Ethos, Pathos, Logos
Writing whiteboard video scripts using Ethos, Pathos and Logos
When you sit down to begin writing the script for your online marketing video, you want to keep three little words in your mind: Ethos, Pathos, and Logos. These are the modes of persuasion. When trying to persuade somebody to do something – say, buy your product – you need to make sure we sound credible, appeal to the emotions, and prove certain truths about our company and product. If you’re a good marketer, you’ve obviously lived by the E.P.L mantra, but with whiteboard animation things can be a little different. Here’s some information on how using ethos, pathos and logos in a whiteboard video can work for you:
Ethos is the integrity of the presenter. It is how qualified the presenter appears to be to the audience. When writing a script for a marketing video such as a whiteboard animation video, you have to rely more heavily on everything other than body language or presence to get your message across. If you’re trying to sell something, have an image of the CEO telling viewers all about the company. Write a part with some testimonials. Whoever your main character is, make sure they look the part, and that the audience can tell they are a notable figure and have vested interest in the company or product.
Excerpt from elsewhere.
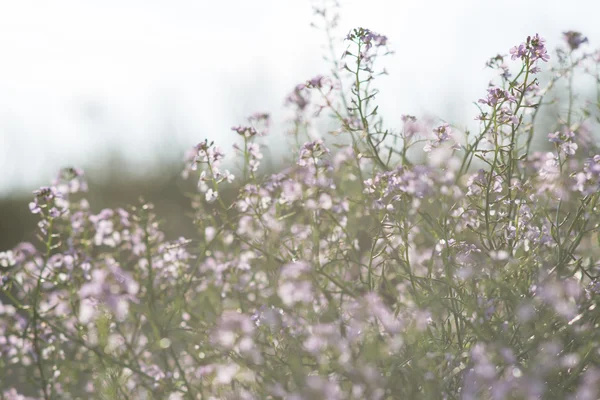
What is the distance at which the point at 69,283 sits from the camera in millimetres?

Pathos is triggering emotions. In your whiteboard video, throw in a metaphor or simile, or deliver your message powerfully and passionately. Make the audience feel something, whether it is sadness for the characters who don’t have your product, joy for the characters who do, or excitement at the prospect of purchasing your product themselves. Pathos may also be used to provoke fear in order to sway viewers – but it is always better for whiteboard videos to focus on the fun, positive aspects. Try to play on viewers’ hopes and dreams by describing how their life could be when they follow the call to action.
Logos is the logical appeal used when describing facts and figures that support your cause. Logos and ethos are sort of related – in the sense that using logos can strengthen your ethos by making you look even more knowledgeable on the subject. However, be tasteful in your use of logos when making a whiteboard video – you want your audience to retain information with ease. If you use charts and figures, make sure to incorporate it into the theme of the video, and don’t throw so many statistics at them that they can’t remember why they clicked play.
These are what you need to keep in mind when writing. Ethos, Pathos, and Logos. Thanks Aristotle.